Once Hollinger finally disclosed to its shareholders some of the information about the self-dealing transactions and non-compete payments in the company's SEC filings, it allegedly misrepresented the amount of the non-compete payments, it falsely stated that those payments were 'required' to close the company's assets sales, and it falsely claimed that the company's independent directors had approved the payments. Hollinger's SEC filings also allegedly failed to disclose that, although the company was paying Ravelston Corporation millions of dollars each year pursuant to management services agreements, Ravelston was not providing any services to the company.
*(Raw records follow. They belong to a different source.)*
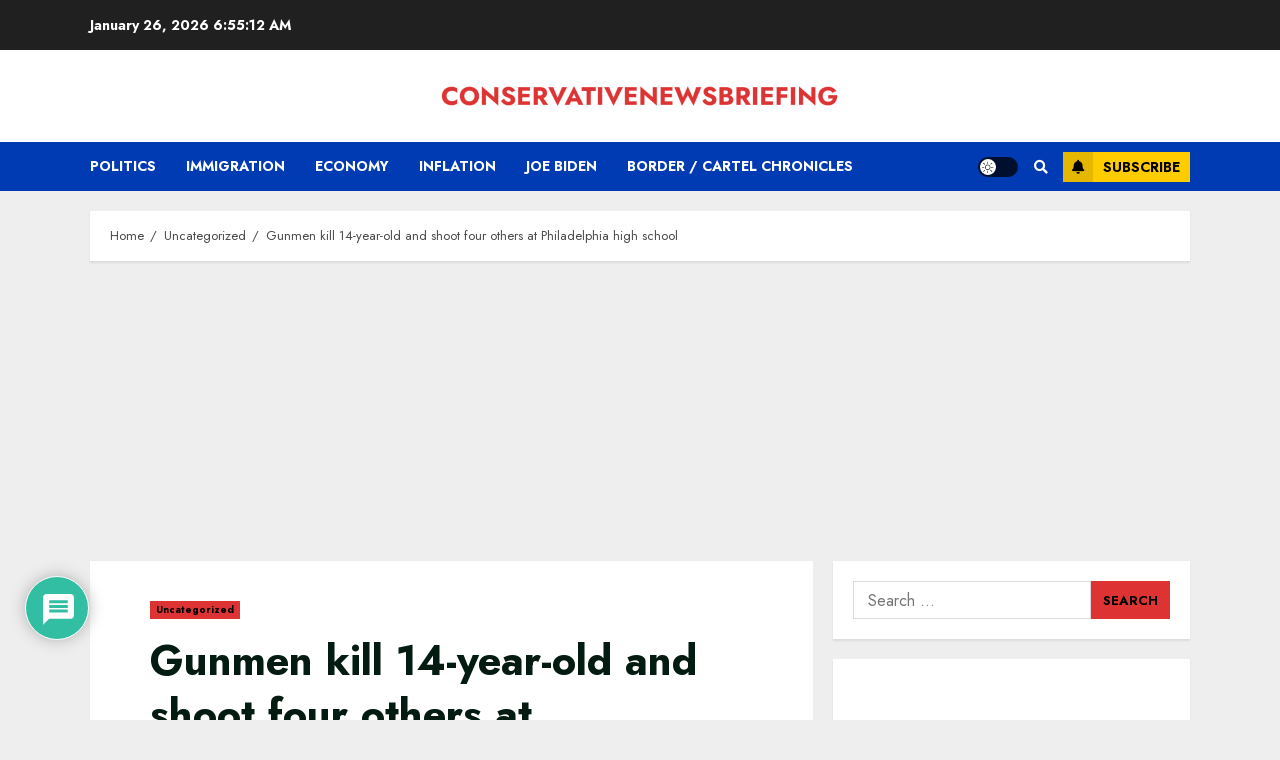

--- FILE ---
content_type: text/html; charset=utf-8
request_url: https://www.google.com/recaptcha/api2/aframe
body_size: 267
content:
<!DOCTYPE HTML><html><head><meta http-equiv="content-type" content="text/html; charset=UTF-8"></head><body><script nonce="x-mpYB3jNKukpUEfQkyceQ">/** Anti-fraud and anti-abuse applications only. See google.com/recaptcha */ try{var clients={'sodar':'https://pagead2.googlesyndication.com/pagead/sodar?'};window.addEventListener("message",function(a){try{if(a.source===window.parent){var b=JSON.parse(a.data);var c=clients[b['id']];if(c){var d=document.createElement('img');d.src=c+b['params']+'&rc='+(localStorage.getItem("rc::a")?sessionStorage.getItem("rc::b"):"");window.document.body.appendChild(d);sessionStorage.setItem("rc::e",parseInt(sessionStorage.getItem("rc::e")||0)+1);localStorage.setItem("rc::h",'1769410510913');}}}catch(b){}});window.parent.postMessage("_grecaptcha_ready", "*");}catch(b){}</script></body></html>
Hollinger's SEC filings also failed to disclose the terms of its prior asset sales which were designed to favor companies controlled by Lord Conrad Black and other defendants.

Hollinger's misrepresentations and fraud allegedly began at least as early as the filing of its Form 10-Q with the SEC on August 13, 1999, at which time Hollinger's stock traded at $10.08 per share, but as a result of defendants' misrepresentations and fraud, Hollinger's stock was artificially inflated and traded at $13.11 per share by March 28, 2002. As the marketplace reacted to the news of Lord Black's self-dealing, Hollinger's stock began to drop in price, but it was not until March 31, 2003, under pressure from its institutional investors, that Hollinger disclosed the improprieties by Lord Black and the other defendants, and the price of the company stock dropped that day to $7.90 per share.